Required action: This exercise calls for the listing to be set down exactly.

== == ==

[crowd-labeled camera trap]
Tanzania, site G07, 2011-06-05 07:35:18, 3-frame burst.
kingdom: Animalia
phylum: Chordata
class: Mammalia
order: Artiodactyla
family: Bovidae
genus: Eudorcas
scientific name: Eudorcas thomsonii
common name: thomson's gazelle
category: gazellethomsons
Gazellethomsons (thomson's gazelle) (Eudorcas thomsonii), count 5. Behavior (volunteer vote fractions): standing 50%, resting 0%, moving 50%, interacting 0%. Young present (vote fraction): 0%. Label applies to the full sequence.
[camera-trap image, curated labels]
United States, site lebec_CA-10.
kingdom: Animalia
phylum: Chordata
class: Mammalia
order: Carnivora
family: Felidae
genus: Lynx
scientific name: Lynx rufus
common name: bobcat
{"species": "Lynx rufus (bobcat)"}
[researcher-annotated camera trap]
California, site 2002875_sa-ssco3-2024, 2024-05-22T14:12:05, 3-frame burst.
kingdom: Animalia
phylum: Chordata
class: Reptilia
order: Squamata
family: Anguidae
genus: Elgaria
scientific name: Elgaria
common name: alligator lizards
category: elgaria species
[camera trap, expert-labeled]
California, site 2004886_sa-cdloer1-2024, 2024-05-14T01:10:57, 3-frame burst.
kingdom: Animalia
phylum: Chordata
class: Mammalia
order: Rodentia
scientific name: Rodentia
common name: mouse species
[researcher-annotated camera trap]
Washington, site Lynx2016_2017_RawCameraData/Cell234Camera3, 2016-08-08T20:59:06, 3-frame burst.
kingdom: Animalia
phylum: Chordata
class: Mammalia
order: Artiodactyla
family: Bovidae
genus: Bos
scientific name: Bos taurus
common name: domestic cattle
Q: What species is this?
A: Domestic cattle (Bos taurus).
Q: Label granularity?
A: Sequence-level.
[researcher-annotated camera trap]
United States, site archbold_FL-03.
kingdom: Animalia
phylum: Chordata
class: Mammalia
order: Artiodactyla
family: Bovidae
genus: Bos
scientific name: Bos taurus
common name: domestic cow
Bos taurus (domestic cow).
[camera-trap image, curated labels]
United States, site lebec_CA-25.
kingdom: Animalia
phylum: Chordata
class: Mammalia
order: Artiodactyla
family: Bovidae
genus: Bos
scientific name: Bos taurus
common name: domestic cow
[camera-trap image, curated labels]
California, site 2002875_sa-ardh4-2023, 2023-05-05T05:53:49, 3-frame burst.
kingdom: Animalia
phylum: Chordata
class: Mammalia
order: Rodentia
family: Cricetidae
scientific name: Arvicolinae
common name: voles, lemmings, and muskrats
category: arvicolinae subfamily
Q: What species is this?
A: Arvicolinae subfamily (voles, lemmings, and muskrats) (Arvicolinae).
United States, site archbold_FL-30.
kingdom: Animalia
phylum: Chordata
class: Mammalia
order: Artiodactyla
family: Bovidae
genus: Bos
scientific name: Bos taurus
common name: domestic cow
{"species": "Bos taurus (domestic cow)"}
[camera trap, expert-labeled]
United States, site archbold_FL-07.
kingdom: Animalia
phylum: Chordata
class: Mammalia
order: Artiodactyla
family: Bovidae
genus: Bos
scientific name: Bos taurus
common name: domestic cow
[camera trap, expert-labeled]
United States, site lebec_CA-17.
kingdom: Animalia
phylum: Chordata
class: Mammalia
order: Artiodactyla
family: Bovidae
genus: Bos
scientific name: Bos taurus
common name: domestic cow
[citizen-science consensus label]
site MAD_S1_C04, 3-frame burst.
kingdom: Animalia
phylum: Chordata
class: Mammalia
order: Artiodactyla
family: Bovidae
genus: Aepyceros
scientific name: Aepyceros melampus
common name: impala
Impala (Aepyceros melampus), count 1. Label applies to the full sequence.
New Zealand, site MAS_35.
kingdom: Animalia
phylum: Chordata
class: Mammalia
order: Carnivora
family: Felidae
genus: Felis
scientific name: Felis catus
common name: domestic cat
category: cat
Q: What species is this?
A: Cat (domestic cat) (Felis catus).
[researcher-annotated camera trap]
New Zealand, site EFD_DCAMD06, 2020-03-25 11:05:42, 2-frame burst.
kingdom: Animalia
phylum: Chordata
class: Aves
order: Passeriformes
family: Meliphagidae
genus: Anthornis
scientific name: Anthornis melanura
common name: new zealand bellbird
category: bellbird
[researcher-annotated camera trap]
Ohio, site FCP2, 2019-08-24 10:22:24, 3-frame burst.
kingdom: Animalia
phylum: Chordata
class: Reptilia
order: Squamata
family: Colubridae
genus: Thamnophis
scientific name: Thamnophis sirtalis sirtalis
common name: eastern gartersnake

== == ==

Final answer:
[crowd-labeled camera trap]
Tanzania, site G07, 2011-06-05 07:35:18, 3-frame burst.
kingdom: Animalia
phylum: Chordata
class: Mammalia
order: Artiodactyla
family: Bovidae
genus: Eudorcas
scientific name: Eudorcas thomsonii
common name: thomson's gazelle
category: gazellethomsons
Gazellethomsons (thomson's gazelle) (Eudorcas thomsonii), count 5. Behavior (volunteer vote fractions): standing 50%, resting 0%, moving 50%, interacting 0%. Young present (vote fraction): 0%. Label applies to the full sequence.
[camera-trap image, curated labels]
United States, site lebec_CA-10.
kingdom: Animalia
phylum: Chordata
class: Mammalia
order: Carnivora
family: Felidae
genus: Lynx
scientific name: Lynx rufus
common name: bobcat
{"species": "Lynx rufus (bobcat)"}
[researcher-annotated camera trap]
California, site 2002875_sa-ssco3-2024, 2024-05-22T14:12:05, 3-frame burst.
kingdom: Animalia
phylum: Chordata
class: Reptilia
order: Squamata
family: Anguidae
genus: Elgaria
scientific name: Elgaria
common name: alligator lizards
category: elgaria species
[camera trap, expert-labeled]
California, site 2004886_sa-cdloer1-2024, 2024-05-14T01:10:57, 3-frame burst.
kingdom: Animalia
phylum: Chordata
class: Mammalia
order: Rodentia
scientific name: Rodentia
common name: mouse species
[researcher-annotated camera trap]
Washington, site Lynx2016_2017_RawCameraData/Cell234Camera3, 2016-08-08T20:59:06, 3-frame burst.
kingdom: Animalia
phylum: Chordata
class: Mammalia
order: Artiodactyla
family: Bovidae
genus: Bos
scientific name: Bos taurus
common name: domestic cattle
Q: What species is this?
A: Domestic cattle (Bos taurus).
Q: Label granularity?
A: Sequence-level.
[researcher-annotated camera trap]
United States, site archbold_FL-03.
kingdom: Animalia
phylum: Chordata
class: Mammalia
order: Artiodactyla
family: Bovidae
genus: Bos
scientific name: Bos taurus
common name: domestic cow
Bos taurus (domestic cow).
[camera-trap image, curated labels]
United States, site lebec_CA-25.
kingdom: Animalia
phylum: Chordata
class: Mammalia
order: Artiodactyla
family: Bovidae
genus: Bos
scientific name: Bos taurus
common name: domestic cow
[camera-trap image, curated labels]
California, site 2002875_sa-ardh4-2023, 2023-05-05T05:53:49, 3-frame burst.
kingdom: Animalia
phylum: Chordata
class: Mammalia
order: Rodentia
family: Cricetidae
scientific name: Arvicolinae
common name: voles, lemmings, and muskrats
category: arvicolinae subfamily
Q: What species is this?
A: Arvicolinae subfamily (voles, lemmings, and muskrats) (Arvicolinae).
United States, site archbold_FL-30.
kingdom: Animalia
phylum: Chordata
class: Mammalia
order: Artiodactyla
family: Bovidae
genus: Bos
scientific name: Bos taurus
common name: domestic cow
{"species": "Bos taurus (domestic cow)"}
[camera trap, expert-labeled]
United States, site archbold_FL-07.
kingdom: Animalia
phylum: Chordata
class: Mammalia
order: Artiodactyla
family: Bovidae
genus: Bos
scientific name: Bos taurus
common name: domestic cow
[camera trap, expert-labeled]
United States, site lebec_CA-17.
kingdom: Animalia
phylum: Chordata
class: Mammalia
order: Artiodactyla
family: Bovidae
genus: Bos
scientific name: Bos taurus
common name: domestic cow
[citizen-science consensus label]
site MAD_S1_C04, 3-frame burst.
kingdom: Animalia
phylum: Chordata
class: Mammalia
order: Artiodactyla
family: Bovidae
genus: Aepyceros
scientific name: Aepyceros melampus
common name: impala
Impala (Aepyceros melampus), count 1. Label applies to the full sequence.
New Zealand, site MAS_35.
kingdom: Animalia
phylum: Chordata
class: Mammalia
order: Carnivora
family: Felidae
genus: Felis
scientific name: Felis catus
common name: domestic cat
category: cat
Q: What species is this?
A: Cat (domestic cat) (Felis catus).
[researcher-annotated camera trap]
New Zealand, site EFD_DCAMD06, 2020-03-25 11:05:42, 2-frame burst.
kingdom: Animalia
phylum: Chordata
class: Aves
order: Passeriformes
family: Meliphagidae
genus: Anthornis
scientific name: Anthornis melanura
common name: new zealand bellbird
category: bellbird
[researcher-annotated camera trap]
Ohio, site FCP2, 2019-08-24 10:22:24, 3-frame burst.
kingdom: Animalia
phylum: Chordata
class: Reptilia
order: Squamata
family: Colubridae
genus: Thamnophis
scientific name: Thamnophis sirtalis sirtalis
common name: eastern gartersnake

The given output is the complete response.